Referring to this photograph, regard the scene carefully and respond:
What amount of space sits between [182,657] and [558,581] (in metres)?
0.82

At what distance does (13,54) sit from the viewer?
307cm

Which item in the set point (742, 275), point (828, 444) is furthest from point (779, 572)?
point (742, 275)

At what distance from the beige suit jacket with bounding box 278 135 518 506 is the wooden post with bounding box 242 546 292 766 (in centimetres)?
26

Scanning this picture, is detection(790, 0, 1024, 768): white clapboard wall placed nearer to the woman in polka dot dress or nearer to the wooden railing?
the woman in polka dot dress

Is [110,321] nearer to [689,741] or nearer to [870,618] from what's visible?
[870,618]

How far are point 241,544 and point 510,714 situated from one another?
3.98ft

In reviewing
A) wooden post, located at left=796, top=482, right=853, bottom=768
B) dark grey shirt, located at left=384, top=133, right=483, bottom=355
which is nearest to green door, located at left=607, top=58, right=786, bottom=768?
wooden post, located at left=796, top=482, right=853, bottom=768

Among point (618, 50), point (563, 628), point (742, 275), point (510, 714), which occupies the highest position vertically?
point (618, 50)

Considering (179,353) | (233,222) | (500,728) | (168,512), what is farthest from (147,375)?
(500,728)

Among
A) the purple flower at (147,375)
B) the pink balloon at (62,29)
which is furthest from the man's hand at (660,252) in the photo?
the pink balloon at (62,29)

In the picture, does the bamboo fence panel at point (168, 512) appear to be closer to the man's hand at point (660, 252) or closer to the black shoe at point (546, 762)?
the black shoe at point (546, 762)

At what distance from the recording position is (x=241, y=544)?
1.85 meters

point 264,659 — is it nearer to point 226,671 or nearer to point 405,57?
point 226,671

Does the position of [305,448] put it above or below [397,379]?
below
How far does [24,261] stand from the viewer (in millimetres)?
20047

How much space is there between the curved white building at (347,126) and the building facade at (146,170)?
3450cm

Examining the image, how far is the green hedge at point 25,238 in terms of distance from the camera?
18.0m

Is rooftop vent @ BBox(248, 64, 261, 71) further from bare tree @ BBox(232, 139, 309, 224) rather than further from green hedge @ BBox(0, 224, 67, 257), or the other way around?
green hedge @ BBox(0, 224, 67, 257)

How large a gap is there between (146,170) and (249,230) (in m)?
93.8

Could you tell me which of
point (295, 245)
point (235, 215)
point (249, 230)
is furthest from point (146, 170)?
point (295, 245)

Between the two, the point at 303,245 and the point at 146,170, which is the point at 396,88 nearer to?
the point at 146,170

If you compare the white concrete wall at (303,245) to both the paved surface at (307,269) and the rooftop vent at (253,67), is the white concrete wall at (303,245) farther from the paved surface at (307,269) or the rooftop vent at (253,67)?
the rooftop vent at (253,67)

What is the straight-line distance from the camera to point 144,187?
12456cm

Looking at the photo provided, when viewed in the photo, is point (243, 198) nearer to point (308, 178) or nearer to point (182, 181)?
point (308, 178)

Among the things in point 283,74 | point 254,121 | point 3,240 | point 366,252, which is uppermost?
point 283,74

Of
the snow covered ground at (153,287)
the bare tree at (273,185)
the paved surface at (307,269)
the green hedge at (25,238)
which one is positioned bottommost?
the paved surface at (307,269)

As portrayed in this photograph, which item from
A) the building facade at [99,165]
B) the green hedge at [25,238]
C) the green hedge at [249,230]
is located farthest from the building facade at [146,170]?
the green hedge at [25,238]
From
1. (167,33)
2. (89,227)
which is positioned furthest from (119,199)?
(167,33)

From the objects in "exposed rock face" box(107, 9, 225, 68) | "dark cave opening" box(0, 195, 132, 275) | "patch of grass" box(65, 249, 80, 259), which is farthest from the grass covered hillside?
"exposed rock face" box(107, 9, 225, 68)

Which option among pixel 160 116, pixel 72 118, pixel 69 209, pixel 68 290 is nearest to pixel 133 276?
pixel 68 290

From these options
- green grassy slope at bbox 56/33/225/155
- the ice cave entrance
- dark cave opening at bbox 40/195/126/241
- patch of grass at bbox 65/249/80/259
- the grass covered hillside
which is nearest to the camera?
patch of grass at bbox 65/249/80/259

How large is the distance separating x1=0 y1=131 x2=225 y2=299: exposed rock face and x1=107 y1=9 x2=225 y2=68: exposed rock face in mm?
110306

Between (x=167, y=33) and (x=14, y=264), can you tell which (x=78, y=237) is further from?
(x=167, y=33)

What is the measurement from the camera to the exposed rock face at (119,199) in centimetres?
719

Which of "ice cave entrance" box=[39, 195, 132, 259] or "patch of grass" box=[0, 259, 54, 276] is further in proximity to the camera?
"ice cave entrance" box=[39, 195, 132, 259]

+++++

**Set task:**
Retype the records above exactly.

**Result:**
Referring to this photograph, regard the scene carefully and respond:
What amount of space sits between [182,657] and [558,581] (in metres)?
0.82

At what distance does (13,54) sit from the viewer?
307cm

Which item in the set point (742, 275), point (828, 444) is furthest from point (779, 572)?
point (742, 275)

At what distance from the beige suit jacket with bounding box 278 135 518 506 is the wooden post with bounding box 242 546 292 766 (in centimetres)?
26

Scanning this picture, is detection(790, 0, 1024, 768): white clapboard wall placed nearer to the woman in polka dot dress or nearer to the wooden railing?
the woman in polka dot dress

Is [110,321] nearer to [689,741] or nearer to [870,618] from what's visible?
[870,618]

How far are point 241,544 and point 510,714 situated from one another?
3.98ft

In reviewing
A) wooden post, located at left=796, top=482, right=853, bottom=768
B) dark grey shirt, located at left=384, top=133, right=483, bottom=355
which is nearest to green door, located at left=607, top=58, right=786, bottom=768?
wooden post, located at left=796, top=482, right=853, bottom=768

Among point (618, 50), point (563, 628), point (742, 275), point (510, 714), which occupies the highest position vertically?
point (618, 50)

Considering (179,353) | (233,222) | (500,728) | (168,512), what is farthest from (147,375)?
(500,728)

Among
A) the purple flower at (147,375)
B) the pink balloon at (62,29)
which is furthest from the man's hand at (660,252) in the photo?
the pink balloon at (62,29)

In the picture, does the bamboo fence panel at point (168, 512) appear to be closer to the man's hand at point (660, 252) or closer to the black shoe at point (546, 762)?
the black shoe at point (546, 762)

At what distance from the recording position is (x=241, y=544)?
1.85 meters

point 264,659 — is it nearer to point 226,671 or nearer to point 405,57?
point 226,671

Does the position of [305,448] put it above or below [397,379]?
below
How far does [24,261] stand from the viewer (in millimetres)?
20047

How much space is there between the curved white building at (347,126) and the building facade at (146,170)?
3450cm

Examining the image, how far is the green hedge at point 25,238 in terms of distance from the camera?
18.0m

Is rooftop vent @ BBox(248, 64, 261, 71) further from bare tree @ BBox(232, 139, 309, 224) rather than further from green hedge @ BBox(0, 224, 67, 257), or the other way around?
green hedge @ BBox(0, 224, 67, 257)

How large a gap is there between (146,170) and (249,230) (in m)?
93.8

Could you tell me which of
point (295, 245)
point (235, 215)
point (249, 230)
is furthest from point (146, 170)?
point (295, 245)

Between the two, the point at 303,245 and the point at 146,170, which is the point at 396,88 nearer to?
the point at 146,170

If you compare the white concrete wall at (303,245) to both the paved surface at (307,269) and the rooftop vent at (253,67), is the white concrete wall at (303,245) farther from the paved surface at (307,269) or the rooftop vent at (253,67)?
the rooftop vent at (253,67)

What is the straight-line distance from the camera to point 144,187?
12456cm

Looking at the photo provided, when viewed in the photo, is point (243, 198) nearer to point (308, 178) or nearer to point (182, 181)?
point (308, 178)

Among the things in point 283,74 | point 254,121 | point 3,240 | point 366,252, which is uppermost?
point 283,74

Of
the snow covered ground at (153,287)
the bare tree at (273,185)
the paved surface at (307,269)
the green hedge at (25,238)
which one is positioned bottommost?
the paved surface at (307,269)

As portrayed in this photograph, which item from
A) the building facade at [99,165]
B) the green hedge at [25,238]
C) the green hedge at [249,230]
is located farthest from the building facade at [146,170]?
the green hedge at [25,238]
From
1. (167,33)
2. (89,227)
which is positioned furthest from (119,199)?
(167,33)

From the objects in "exposed rock face" box(107, 9, 225, 68) | "dark cave opening" box(0, 195, 132, 275) | "patch of grass" box(65, 249, 80, 259), which is farthest from the grass covered hillside?
"exposed rock face" box(107, 9, 225, 68)

Which option among pixel 160 116, pixel 72 118, pixel 69 209, pixel 68 290 is nearest to pixel 133 276?
pixel 68 290

From these options
- green grassy slope at bbox 56/33/225/155
- the ice cave entrance
- dark cave opening at bbox 40/195/126/241
- patch of grass at bbox 65/249/80/259
- the grass covered hillside
which is nearest to the camera?
patch of grass at bbox 65/249/80/259

How large is the distance separating x1=0 y1=131 x2=225 y2=299: exposed rock face and x1=107 y1=9 x2=225 y2=68: exposed rock face in mm?
110306

Between (x=167, y=33) and (x=14, y=264), can you tell which (x=78, y=237) is further from?
(x=167, y=33)

What is the measurement from the camera to the exposed rock face at (119,199) in centimetres?
719

Which of "ice cave entrance" box=[39, 195, 132, 259] or "patch of grass" box=[0, 259, 54, 276] is further in proximity to the camera?
"ice cave entrance" box=[39, 195, 132, 259]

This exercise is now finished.